*Source:*

━━━

By the end we’ll put it all together in ht.c, insert enough keys to trigger a resize, and run the whole thing under valgrind to prove there are no leaks. Theory first, the practical build sits at the end.
The Shape
buckets ─→ ┌───┐
│ 0 │─→ NULL
├───┤
│ 1 │─→ ┌─────────┐
│ │ │ "apple" │─→ NULL
├───┤ └─────────┘
│ 2 │─→ NULL
├───┤
│ 3 │─→ ┌──────────┐ ┌─────────┐
│ │ │ "banana" │─→ │ "berry" │─→ NULL
├───┤ └──────────┘ └─────────┘
│ 4 │─→ ┌────────┐
│ │ │ "lime" │─→ NULL
└───┘ └────────┘
Three things to notice:
- The array is contiguous.
buckets[0]throughbuckets[n-1]sit next to each other in memory. Onemalloc, fixed size. - Each chain is heap-scattered. The entries in bucket 3 are two separate heap allocations. The bucket just holds a pointer to the first one; the first one points to the second.
- Empty buckets are
NULL. A bucket with no entries costs 8 bytes of pointer in the array and zero bytes of heap. That’s whycallocis the right tool to allocate the array: it zeroes everything for free.
The Entry and the Table
Two structs. One for each entry in a chain, one for the table wrapper.
typedef struct entry {
char *key;
int value;
struct entry *next;
} entry;
typedef struct {
entry **buckets;
size_t capacity; // how many bucket slots
size_t size; // how many entries stored
} hash_table;
entry is a linked-list node with a name change and an extra field. key is a heap-owned string (more on that below). value is the payload, an int here to keep things simple, but you can swap it for anything. next chains siblings in the same bucket.
hash_table is the handle the caller holds. buckets is the array of pointers to the first entry in each chain. capacity is the array length. size is the running count of entries, which is what we’ll use to decide when to resize.

━━━

*Data shown:*
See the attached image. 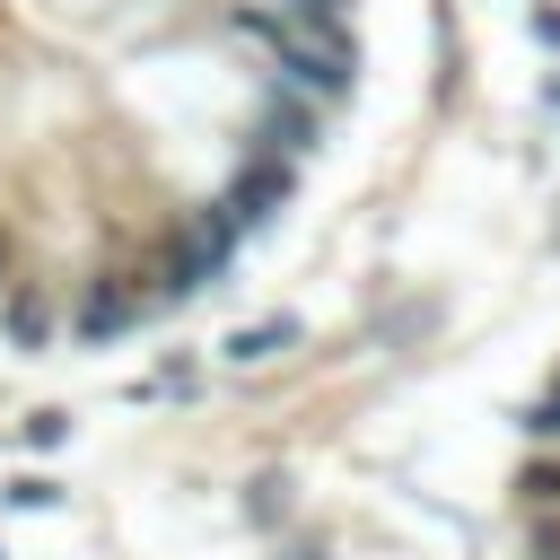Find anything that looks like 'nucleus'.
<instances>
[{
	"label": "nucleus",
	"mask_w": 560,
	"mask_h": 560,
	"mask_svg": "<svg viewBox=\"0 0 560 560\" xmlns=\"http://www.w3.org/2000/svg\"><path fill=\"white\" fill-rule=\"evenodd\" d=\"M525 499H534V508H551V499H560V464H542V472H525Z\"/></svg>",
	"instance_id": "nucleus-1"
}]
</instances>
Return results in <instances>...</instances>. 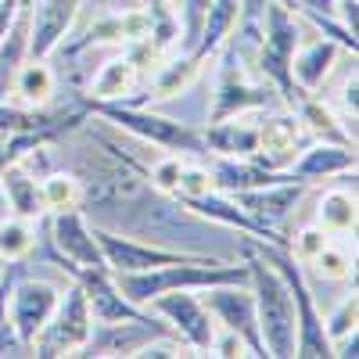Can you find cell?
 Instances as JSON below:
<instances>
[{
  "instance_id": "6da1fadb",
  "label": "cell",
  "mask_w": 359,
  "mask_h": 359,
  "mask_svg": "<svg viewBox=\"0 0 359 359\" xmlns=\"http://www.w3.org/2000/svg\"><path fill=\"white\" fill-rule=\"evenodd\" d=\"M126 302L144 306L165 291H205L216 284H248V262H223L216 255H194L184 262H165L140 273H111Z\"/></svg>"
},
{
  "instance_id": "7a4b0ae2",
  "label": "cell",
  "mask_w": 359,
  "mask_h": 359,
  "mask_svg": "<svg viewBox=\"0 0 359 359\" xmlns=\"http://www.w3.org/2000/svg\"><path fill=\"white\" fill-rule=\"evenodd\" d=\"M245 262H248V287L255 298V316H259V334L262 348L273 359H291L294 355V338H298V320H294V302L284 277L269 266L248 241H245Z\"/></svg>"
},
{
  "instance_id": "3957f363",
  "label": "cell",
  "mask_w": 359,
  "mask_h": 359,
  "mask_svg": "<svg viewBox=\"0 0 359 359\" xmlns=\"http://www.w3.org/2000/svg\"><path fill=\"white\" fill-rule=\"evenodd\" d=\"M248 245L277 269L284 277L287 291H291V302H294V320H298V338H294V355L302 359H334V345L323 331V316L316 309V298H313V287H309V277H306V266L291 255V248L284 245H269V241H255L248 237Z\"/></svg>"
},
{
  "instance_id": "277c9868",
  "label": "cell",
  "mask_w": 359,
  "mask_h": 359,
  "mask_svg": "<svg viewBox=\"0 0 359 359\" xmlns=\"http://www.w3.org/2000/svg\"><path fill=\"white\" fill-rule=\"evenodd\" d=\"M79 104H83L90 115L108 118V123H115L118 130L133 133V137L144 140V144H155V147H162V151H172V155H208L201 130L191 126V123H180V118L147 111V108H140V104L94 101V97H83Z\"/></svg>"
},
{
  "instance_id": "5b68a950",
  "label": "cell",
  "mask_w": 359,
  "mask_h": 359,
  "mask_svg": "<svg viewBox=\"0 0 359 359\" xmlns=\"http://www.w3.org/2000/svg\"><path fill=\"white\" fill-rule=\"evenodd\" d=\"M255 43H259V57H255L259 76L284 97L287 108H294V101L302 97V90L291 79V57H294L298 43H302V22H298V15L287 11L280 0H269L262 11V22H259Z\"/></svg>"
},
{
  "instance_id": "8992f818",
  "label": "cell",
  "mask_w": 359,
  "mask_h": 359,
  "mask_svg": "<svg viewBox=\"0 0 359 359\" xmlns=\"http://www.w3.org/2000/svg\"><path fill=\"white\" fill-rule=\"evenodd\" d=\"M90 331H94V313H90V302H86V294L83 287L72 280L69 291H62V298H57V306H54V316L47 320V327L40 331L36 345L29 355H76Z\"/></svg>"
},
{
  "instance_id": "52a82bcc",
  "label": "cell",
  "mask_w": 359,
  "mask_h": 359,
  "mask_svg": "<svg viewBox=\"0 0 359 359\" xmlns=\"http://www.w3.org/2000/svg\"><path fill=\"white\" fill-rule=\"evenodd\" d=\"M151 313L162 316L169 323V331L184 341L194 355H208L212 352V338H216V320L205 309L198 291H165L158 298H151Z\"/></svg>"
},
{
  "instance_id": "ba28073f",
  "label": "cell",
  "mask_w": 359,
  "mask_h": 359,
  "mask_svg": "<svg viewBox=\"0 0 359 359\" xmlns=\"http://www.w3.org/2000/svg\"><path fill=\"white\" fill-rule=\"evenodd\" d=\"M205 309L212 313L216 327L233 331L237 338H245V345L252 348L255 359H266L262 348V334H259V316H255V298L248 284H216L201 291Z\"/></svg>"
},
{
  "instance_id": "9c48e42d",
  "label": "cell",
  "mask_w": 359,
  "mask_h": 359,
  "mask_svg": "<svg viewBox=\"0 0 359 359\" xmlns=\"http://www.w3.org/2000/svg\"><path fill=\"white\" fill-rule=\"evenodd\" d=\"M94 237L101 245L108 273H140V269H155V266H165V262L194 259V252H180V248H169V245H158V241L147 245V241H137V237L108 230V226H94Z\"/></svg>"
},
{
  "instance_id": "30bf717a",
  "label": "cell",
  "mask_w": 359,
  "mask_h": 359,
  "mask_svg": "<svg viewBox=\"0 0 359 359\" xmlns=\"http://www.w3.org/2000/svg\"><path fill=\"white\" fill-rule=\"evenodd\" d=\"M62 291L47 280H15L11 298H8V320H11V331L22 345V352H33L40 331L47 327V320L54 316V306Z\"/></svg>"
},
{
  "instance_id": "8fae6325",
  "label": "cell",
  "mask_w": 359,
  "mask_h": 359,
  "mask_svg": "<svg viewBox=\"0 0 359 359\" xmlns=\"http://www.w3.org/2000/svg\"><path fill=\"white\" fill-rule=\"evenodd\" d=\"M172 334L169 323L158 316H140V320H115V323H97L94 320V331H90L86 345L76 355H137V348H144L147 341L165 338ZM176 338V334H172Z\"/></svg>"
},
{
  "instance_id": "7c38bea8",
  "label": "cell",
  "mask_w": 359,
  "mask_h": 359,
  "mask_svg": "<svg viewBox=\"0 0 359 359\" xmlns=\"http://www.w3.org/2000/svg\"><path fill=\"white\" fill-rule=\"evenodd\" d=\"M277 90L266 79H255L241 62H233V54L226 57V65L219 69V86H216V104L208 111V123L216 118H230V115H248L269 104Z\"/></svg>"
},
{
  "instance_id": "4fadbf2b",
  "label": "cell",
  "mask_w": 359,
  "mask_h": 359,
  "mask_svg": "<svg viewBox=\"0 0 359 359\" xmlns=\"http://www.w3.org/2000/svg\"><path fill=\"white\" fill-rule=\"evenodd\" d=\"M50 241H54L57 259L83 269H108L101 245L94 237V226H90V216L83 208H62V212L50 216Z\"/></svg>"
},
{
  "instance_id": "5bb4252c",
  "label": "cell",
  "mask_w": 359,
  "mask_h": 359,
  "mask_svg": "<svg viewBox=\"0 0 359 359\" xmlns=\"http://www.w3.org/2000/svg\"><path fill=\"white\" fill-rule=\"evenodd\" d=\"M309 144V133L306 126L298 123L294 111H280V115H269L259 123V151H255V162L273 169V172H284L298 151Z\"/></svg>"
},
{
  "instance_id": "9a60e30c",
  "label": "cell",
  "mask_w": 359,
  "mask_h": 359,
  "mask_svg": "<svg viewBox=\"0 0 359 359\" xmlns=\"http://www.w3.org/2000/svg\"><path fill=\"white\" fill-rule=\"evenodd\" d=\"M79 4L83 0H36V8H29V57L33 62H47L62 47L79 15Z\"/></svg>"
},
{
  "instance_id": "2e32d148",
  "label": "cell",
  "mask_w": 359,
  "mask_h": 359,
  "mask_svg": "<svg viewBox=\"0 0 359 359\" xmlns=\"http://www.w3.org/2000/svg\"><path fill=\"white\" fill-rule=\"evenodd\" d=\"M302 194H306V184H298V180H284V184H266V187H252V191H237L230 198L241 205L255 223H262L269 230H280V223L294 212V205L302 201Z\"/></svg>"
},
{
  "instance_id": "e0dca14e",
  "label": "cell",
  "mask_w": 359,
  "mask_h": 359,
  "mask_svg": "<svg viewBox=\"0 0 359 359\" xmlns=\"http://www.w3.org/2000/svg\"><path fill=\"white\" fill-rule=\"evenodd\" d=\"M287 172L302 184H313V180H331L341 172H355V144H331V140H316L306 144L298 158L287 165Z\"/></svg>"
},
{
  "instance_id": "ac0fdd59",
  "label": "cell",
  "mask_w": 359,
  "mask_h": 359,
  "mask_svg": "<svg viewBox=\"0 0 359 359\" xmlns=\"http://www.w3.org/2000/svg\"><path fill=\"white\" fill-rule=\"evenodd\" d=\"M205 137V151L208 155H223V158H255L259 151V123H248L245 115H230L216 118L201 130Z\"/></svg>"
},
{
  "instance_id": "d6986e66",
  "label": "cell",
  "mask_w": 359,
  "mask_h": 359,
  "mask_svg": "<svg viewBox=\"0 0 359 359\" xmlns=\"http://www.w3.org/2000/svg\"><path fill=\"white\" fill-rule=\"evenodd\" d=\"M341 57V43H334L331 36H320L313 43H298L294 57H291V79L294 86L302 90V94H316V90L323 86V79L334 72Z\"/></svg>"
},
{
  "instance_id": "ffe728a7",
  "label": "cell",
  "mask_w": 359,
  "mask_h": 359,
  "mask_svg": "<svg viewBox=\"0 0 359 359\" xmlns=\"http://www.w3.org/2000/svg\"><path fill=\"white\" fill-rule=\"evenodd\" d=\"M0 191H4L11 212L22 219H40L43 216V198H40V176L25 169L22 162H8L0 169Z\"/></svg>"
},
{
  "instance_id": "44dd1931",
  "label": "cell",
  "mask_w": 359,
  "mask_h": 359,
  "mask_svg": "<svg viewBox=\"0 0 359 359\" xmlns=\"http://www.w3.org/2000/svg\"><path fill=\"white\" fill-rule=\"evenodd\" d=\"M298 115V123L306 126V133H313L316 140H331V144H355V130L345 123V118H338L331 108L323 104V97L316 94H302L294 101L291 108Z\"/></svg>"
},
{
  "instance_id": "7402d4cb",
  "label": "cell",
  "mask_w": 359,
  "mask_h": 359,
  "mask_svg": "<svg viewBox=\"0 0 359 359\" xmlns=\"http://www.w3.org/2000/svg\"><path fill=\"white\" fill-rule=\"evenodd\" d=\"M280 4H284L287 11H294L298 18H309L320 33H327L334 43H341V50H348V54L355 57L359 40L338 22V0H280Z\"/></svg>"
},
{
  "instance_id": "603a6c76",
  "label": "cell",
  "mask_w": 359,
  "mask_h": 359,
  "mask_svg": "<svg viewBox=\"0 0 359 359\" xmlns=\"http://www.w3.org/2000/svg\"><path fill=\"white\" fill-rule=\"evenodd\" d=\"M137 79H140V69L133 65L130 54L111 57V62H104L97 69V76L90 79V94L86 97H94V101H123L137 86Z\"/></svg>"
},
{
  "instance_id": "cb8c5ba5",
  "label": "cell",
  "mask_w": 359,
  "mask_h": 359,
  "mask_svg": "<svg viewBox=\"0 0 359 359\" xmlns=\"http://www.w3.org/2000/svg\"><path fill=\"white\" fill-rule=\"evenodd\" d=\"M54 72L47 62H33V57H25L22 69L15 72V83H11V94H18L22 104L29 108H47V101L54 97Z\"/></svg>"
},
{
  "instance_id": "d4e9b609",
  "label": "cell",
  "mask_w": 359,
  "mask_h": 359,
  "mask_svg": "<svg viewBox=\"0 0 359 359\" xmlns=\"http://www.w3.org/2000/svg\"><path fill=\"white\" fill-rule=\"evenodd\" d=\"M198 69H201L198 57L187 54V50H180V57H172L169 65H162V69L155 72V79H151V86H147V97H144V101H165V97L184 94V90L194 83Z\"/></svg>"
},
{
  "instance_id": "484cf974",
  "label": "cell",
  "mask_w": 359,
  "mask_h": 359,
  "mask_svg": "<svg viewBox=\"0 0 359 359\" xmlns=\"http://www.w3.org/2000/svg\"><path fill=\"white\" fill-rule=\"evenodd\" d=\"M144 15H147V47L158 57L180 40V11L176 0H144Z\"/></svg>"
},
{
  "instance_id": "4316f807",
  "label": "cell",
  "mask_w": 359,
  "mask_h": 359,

━━━

*Requirements:* Reproduce the hash table walkthrough word for word, from "buckets[0]throughbuckets[n-1]sit next to" down to "to the second.". The records were drawn from a different source than the text.

*Solution for this task:*
buckets[0]throughbuckets[n-1]sit next to each other in memory. Onemalloc, fixed size. - Each chain is heap-scattered. The entries in bucket 3 are two separate heap allocations. The bucket just holds a pointer to the first one; the first one points to the second.